In the short term, the primary beneficiaries will be the proposer and the post-doctoral researcher. The model is that the 12 month period of the post-doctoral researcher will coincide with the first 12 months of the project. During this time, leading experts on aspects of the proposal will be invited to spend extended visits at the School of Mathematics in Birmingham. This strategy for the structure of the project will maximise the impact of the project in several ways. It is anticipated that the scientific impetus provide by these visits during the early phase of the project will have an important role to play in the quality of the overall research output from the project. The visits will also provide a platform for the post-doctoral researcher, and the other members of the Analysis Group at Birmingham, to interact with leading mathematicians in their field. It is also intended that current proposal's links to aspects of arithmetic combinatorics will contribute to the development of strong ties between the Analysis Group and the highly successful Combinatorics Group at Birmingham.

At an intermediate time-scale, the beneficiaries are expected to include mathematicians working in the allied fields of euclidean harmonic analysis, geometric analysis and dispersive partial differential equations. A major feature of the current proposal is its breadth and timely response to recent breakthroughs in these prominent fields. These fields are particularly strongly represented in the UK and therefore the current proposal has an unusually inclusive position on the UK mathematical landscape.

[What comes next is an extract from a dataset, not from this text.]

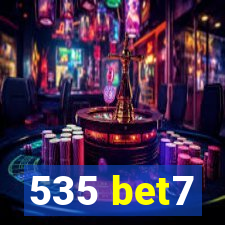 535 bet7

In the longer term, impact beyond academic beneficiaries is likely to arise from the fundamental scientific nature of the current proposal and the resulting applications to understanding models of various important physical phenomena. At the centre of the current proposal is the powerful Brascamp-Lieb inequality; this inequality and closely related geometric inequalities enjoy a remarkable number applications. To give a flavour, these inequalities have direct connections to inequalities involving entropy and, for example, there are consequences of such inequalities to aspects of information theory. Also, Brascamp-Lieb inequalities have direct links to probability theory and the results here may be used to determine whether certain statistical tests are unbiased. Nonlinear generalisations of the Brascamp-Lieb inequality established by the proposer have found applications to the equations governing the propagation of Langmuir waves in a plasma. Further applications of such inequalities can be made to obstacle scattering in diffraction tomography. Also, closely related are isoperimetric-type inequalities which, for example, can be used to explain the shape of liquid droplets and the formation of crystals.

Included in the remainder of the proposal are questions concerning fundamental equations from quantum and classical physics, the Schrodinger equations and wave equations. For these differential equations, Strichartz estimates provide a means for understanding their solutions and the current proposal intends to generate novel viewpoints and tools for treating such estimates.